Asynchronous Communication

Chat & build community between sessions

Chat and shared spaces keep the workshop alive between the live calls.

Asynchronous communication covers everything that happens outside the live session: the messages, the shared documents, the threads where people continue thinking. In a single-session workshop this may be a brief window before and after. In a multi-day programme it is where most of the learning actually consolidates.

Online groups have a particular tendency to go completely silent between sessions. In a physical programme people bump into each other in the corridor, over lunch, at the coffee machine. Online those casual touchpoints vanish unless you build them deliberately.

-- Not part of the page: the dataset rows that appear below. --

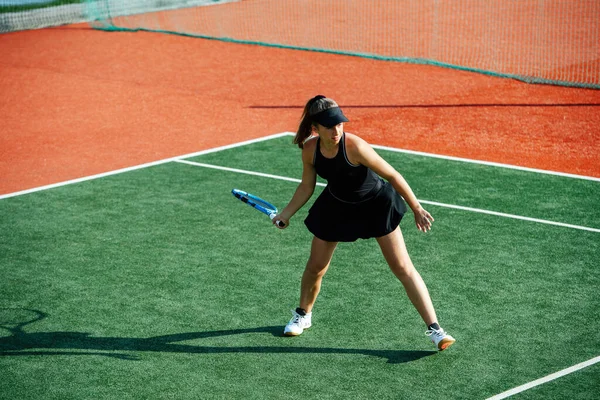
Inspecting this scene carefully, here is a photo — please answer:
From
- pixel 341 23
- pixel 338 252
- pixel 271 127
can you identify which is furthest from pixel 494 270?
pixel 341 23

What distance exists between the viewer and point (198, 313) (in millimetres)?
8383

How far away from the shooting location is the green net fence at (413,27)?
20.7 metres

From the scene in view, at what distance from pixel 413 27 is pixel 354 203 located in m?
18.2

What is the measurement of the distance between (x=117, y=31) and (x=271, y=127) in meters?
10.5

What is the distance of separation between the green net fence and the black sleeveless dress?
12.3 m

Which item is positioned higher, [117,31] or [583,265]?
[117,31]

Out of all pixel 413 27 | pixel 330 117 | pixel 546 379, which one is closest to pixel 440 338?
pixel 546 379

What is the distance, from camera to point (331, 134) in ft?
22.3

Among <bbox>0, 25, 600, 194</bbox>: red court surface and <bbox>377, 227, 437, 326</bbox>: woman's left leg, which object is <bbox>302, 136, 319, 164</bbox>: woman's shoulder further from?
<bbox>0, 25, 600, 194</bbox>: red court surface

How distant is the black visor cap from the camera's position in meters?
6.71

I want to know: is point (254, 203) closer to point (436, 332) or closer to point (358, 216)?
point (358, 216)

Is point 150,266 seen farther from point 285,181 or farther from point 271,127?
point 271,127

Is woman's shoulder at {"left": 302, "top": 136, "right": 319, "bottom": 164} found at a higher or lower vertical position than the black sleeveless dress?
higher

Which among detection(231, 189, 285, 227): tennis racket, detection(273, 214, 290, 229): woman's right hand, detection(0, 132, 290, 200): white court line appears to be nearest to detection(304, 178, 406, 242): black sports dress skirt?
Result: detection(273, 214, 290, 229): woman's right hand
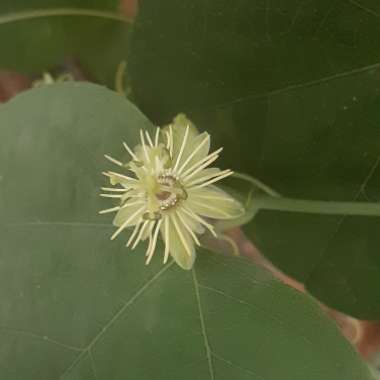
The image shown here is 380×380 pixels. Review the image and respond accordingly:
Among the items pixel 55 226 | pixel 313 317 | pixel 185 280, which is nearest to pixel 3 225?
pixel 55 226

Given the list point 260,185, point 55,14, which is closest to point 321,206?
point 260,185

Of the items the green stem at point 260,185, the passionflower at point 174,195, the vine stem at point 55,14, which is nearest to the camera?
the passionflower at point 174,195

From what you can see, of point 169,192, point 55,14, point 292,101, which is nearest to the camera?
point 169,192

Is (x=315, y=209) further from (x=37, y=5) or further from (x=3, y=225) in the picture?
(x=37, y=5)

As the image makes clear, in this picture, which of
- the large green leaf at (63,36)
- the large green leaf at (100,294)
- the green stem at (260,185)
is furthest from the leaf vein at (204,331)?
the large green leaf at (63,36)

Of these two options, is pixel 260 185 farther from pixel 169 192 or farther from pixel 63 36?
pixel 63 36

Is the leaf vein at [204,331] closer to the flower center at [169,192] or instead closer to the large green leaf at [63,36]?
the flower center at [169,192]
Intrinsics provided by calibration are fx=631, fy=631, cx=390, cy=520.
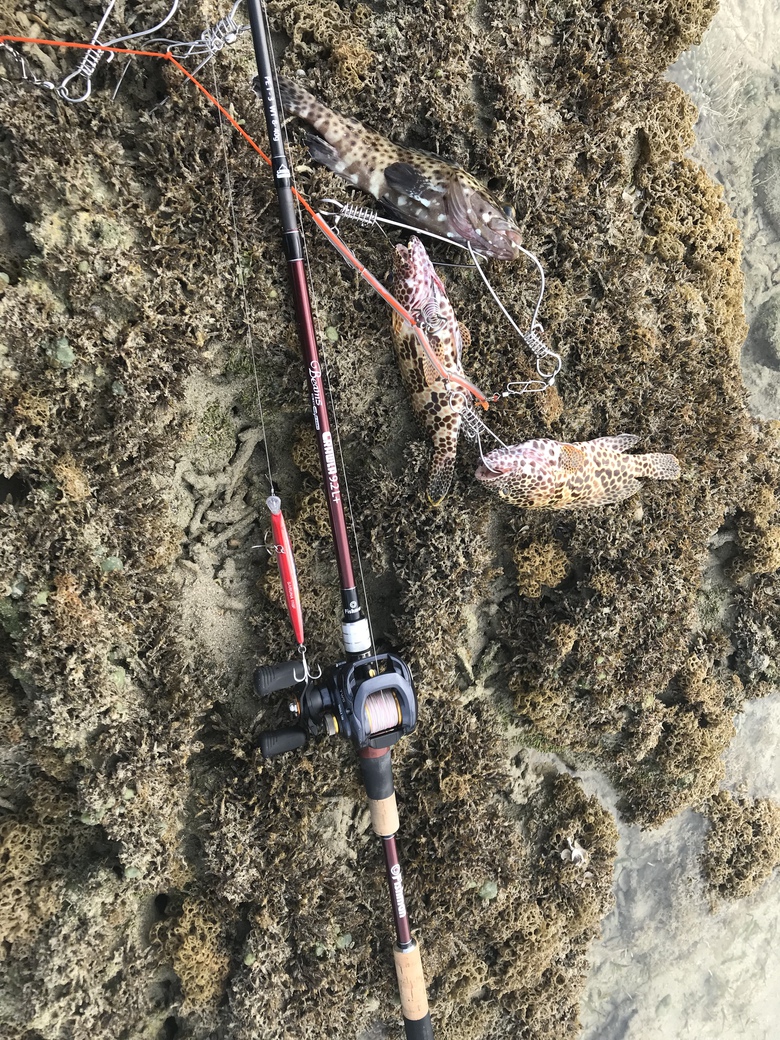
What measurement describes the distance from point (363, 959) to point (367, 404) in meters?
→ 3.41

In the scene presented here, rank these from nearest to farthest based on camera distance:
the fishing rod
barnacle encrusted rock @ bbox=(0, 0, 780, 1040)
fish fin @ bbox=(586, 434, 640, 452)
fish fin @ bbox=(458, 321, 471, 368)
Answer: the fishing rod → barnacle encrusted rock @ bbox=(0, 0, 780, 1040) → fish fin @ bbox=(458, 321, 471, 368) → fish fin @ bbox=(586, 434, 640, 452)

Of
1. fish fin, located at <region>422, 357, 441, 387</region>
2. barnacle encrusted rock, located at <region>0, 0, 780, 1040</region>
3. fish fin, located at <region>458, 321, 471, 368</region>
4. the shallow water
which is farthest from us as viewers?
the shallow water

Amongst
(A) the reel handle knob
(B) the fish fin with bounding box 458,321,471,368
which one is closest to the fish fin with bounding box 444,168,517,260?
(B) the fish fin with bounding box 458,321,471,368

Online, specificallyThere is no corridor online, so the community you want to exist between sessions has to be built by giving people a named place to go and a reason to show up there.

In a remote session

The same building block as it plays out online: how experienced facilitators tend to handle it when the room is a screen. Illustrations to react to, not rules to follow.

Open a channel early

Good facilitators set up a Slack, Teams, or WhatsApp group before the first session and make it easy to join during the onboarding, not at the end when people are already gone.

Give it a first prompt

They seed the async space with a concrete question or task so people have something to respond to, rather than leaving a blank channel and hoping someone posts first.

Bridge live and async

They reference the async channel during the live session ('share your outcome in the thread afterwards') so the two channels feel connected, not separate.

Keep it low-pressure

They frame async participation as optional but useful, never as homework with a grade, so people contribute freely rather than feeling monitored.

Questions to plan around

Use these on your own or in a group. There are no right answers, only better conversations.

  1. What platform will people use for async communication, and will everyone already have access to it?

  2. What will you post first in the async space to get things moving?

  3. How will you make sure people know the async channel exists and what it is for?

  4. How will async contributions feed back into the live sessions?

  5. How much facilitation does the async space need between sessions?

What trips people up online

  • A channel nobody posts in makes the community feel more dead than no channel at all, so seed it yourself before expecting others to start.
  • Mixing async participants and live-session participants on the same thread without clear norms can create confusion about what is expected from whom.
  • If the async space asks for too much effort (long posts, complex tasks), people will not use it, especially if they were already busy when they registered.